[EXERCISE BRIEF]
Retype the entries that run from the line containing "What measure of" through the line containing "2046 millimetres", including both of those lines, and nothing else.

Spatial data with pictures:
____
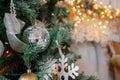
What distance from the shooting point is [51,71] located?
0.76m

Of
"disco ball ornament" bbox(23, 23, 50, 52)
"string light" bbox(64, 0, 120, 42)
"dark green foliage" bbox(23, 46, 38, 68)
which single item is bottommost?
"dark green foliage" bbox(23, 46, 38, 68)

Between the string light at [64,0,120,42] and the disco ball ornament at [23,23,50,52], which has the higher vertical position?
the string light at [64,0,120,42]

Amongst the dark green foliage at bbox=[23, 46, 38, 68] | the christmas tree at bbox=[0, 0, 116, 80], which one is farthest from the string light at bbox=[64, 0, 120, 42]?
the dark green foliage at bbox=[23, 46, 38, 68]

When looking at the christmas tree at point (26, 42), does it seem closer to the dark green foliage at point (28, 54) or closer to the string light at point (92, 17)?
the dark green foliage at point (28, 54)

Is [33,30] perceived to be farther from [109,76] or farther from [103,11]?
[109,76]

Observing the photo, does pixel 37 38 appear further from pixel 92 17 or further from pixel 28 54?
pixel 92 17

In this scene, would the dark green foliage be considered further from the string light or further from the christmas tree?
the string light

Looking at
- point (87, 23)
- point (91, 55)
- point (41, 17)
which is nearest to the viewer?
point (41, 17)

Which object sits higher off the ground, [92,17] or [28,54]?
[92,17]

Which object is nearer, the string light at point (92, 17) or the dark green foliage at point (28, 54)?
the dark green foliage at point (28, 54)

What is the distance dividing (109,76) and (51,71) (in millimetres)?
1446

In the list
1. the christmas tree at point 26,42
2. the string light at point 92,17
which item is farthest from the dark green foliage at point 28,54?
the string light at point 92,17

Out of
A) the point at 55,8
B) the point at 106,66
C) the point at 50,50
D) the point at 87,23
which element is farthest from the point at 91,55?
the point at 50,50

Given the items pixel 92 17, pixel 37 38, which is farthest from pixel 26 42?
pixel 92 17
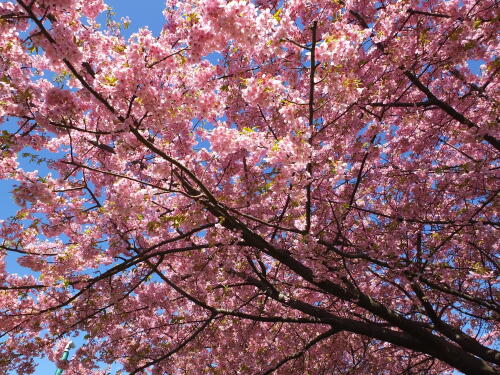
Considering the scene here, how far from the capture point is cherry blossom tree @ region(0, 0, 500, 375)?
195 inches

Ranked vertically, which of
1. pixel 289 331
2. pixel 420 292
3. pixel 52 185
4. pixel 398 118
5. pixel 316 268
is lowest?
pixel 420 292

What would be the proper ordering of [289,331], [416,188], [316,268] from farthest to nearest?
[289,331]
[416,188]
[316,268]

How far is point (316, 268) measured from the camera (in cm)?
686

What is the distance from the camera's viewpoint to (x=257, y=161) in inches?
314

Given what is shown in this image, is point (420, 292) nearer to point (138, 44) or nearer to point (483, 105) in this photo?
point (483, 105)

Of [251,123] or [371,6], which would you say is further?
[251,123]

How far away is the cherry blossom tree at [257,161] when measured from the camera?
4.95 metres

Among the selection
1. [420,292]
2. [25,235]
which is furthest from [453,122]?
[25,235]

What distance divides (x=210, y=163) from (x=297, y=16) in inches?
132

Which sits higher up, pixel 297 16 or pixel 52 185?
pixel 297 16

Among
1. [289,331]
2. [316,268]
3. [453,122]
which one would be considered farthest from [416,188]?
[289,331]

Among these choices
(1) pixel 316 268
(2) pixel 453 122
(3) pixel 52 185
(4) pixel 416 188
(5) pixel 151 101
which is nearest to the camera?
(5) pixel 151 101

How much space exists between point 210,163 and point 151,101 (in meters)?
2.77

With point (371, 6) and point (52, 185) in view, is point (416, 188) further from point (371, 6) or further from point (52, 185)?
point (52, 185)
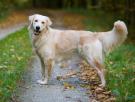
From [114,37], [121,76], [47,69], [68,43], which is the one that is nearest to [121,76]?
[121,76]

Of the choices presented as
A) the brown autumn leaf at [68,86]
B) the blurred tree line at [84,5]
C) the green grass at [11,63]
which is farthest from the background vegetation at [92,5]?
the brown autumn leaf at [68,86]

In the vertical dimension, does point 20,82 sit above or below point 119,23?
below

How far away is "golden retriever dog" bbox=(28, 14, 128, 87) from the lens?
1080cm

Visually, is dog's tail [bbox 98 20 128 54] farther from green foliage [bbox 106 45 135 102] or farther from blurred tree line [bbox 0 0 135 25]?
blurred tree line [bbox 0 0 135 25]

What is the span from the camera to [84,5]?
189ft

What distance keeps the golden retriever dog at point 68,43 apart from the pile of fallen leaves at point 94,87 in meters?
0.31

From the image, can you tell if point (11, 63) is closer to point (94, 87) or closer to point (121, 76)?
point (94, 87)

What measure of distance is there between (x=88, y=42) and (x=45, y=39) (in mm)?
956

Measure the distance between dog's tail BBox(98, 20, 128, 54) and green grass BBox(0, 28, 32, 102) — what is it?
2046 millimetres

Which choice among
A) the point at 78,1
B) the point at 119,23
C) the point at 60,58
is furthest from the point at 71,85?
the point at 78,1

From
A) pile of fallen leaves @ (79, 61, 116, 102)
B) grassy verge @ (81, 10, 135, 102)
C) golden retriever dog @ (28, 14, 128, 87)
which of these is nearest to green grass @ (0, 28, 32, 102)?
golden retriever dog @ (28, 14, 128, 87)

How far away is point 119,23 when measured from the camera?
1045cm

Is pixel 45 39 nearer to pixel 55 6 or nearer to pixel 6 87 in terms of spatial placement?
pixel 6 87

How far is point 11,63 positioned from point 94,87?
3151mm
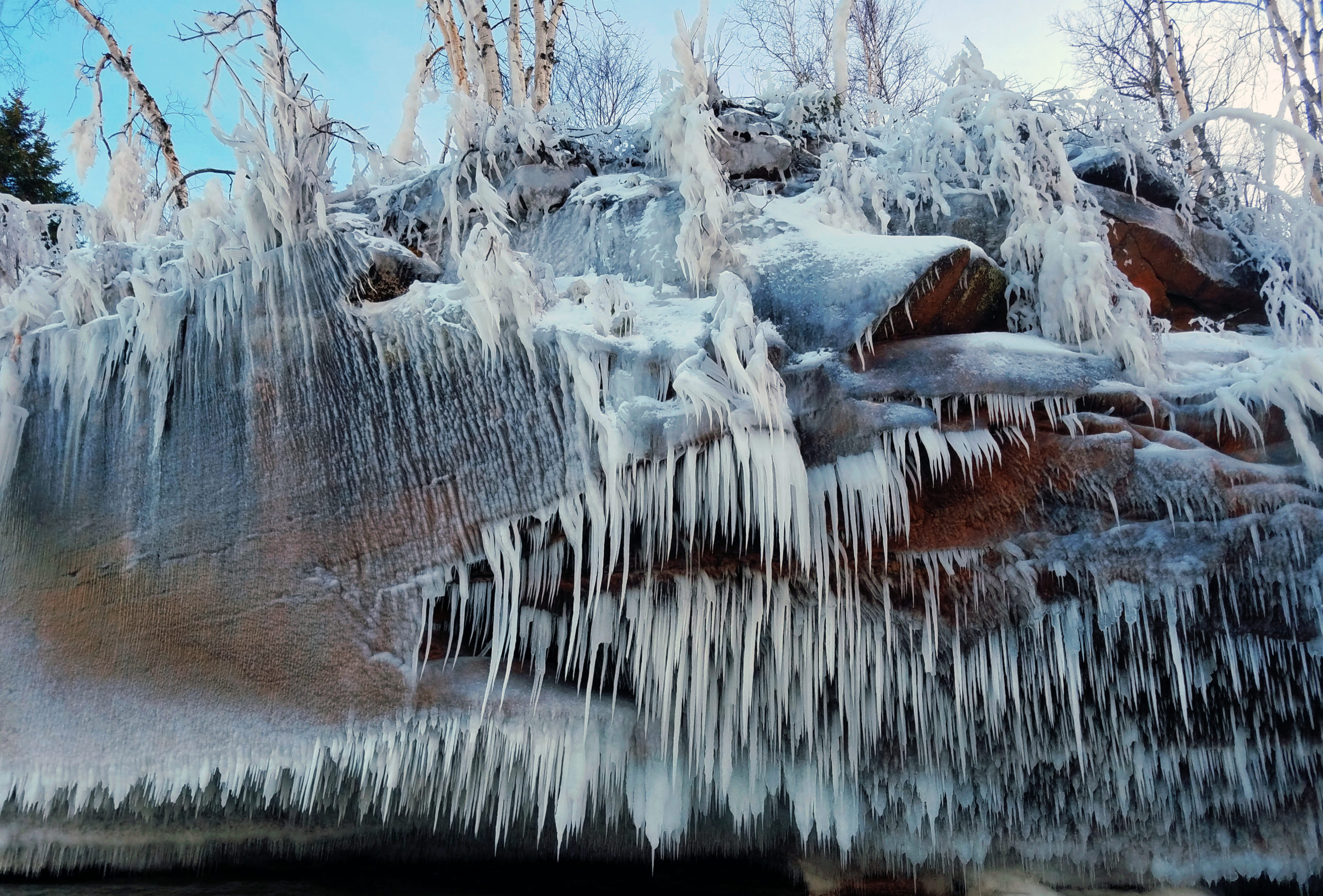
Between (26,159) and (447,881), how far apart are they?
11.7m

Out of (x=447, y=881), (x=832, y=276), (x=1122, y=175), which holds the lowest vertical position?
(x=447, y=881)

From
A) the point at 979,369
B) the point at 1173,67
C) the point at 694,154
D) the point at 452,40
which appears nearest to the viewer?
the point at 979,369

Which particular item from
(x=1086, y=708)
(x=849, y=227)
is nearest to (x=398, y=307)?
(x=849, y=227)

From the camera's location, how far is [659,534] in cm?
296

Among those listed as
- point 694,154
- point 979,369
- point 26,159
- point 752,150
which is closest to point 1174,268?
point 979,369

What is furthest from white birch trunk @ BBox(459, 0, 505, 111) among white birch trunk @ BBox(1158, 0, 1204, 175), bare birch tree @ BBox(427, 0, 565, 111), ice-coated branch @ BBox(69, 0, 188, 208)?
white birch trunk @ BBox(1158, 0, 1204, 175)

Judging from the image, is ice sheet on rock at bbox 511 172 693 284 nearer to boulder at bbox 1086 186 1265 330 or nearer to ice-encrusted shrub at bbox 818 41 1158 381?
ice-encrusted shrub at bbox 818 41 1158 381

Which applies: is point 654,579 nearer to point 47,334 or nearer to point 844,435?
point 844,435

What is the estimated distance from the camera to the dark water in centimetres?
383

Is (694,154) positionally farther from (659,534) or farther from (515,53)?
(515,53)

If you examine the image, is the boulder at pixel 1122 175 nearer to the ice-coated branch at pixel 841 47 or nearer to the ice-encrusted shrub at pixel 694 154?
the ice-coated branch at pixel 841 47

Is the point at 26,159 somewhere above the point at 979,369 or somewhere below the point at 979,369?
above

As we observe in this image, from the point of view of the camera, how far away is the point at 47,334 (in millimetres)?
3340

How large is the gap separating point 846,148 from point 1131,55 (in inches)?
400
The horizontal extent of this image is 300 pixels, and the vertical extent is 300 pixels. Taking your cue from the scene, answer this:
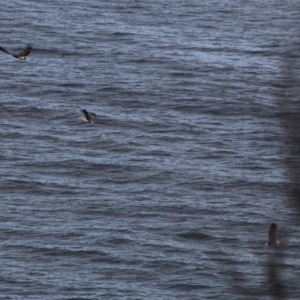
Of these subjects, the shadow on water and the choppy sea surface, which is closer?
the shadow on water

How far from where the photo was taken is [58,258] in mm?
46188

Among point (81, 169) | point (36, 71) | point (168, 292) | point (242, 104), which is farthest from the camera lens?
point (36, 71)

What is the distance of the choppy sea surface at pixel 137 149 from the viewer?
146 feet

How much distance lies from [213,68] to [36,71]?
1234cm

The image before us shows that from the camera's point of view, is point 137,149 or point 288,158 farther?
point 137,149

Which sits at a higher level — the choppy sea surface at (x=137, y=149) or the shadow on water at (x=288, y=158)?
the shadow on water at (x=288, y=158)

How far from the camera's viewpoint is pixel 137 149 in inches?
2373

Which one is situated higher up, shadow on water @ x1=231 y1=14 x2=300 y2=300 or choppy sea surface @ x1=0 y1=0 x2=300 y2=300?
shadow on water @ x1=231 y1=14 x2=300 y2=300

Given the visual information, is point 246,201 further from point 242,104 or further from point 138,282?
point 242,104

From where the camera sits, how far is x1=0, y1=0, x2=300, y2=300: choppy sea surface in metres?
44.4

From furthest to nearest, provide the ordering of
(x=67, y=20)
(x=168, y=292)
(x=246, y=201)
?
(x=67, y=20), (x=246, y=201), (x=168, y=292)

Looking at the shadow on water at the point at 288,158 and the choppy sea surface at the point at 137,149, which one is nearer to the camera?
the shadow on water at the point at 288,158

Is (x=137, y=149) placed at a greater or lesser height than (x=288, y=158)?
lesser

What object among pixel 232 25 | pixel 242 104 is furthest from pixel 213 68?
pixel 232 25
____
[SOLUTION]
What measure of distance is there between (x=88, y=42) and (x=45, y=39) (in mm)?
956

Measure the distance between dog's tail BBox(98, 20, 128, 54) and green grass BBox(0, 28, 32, 102) — what is it?
2046 millimetres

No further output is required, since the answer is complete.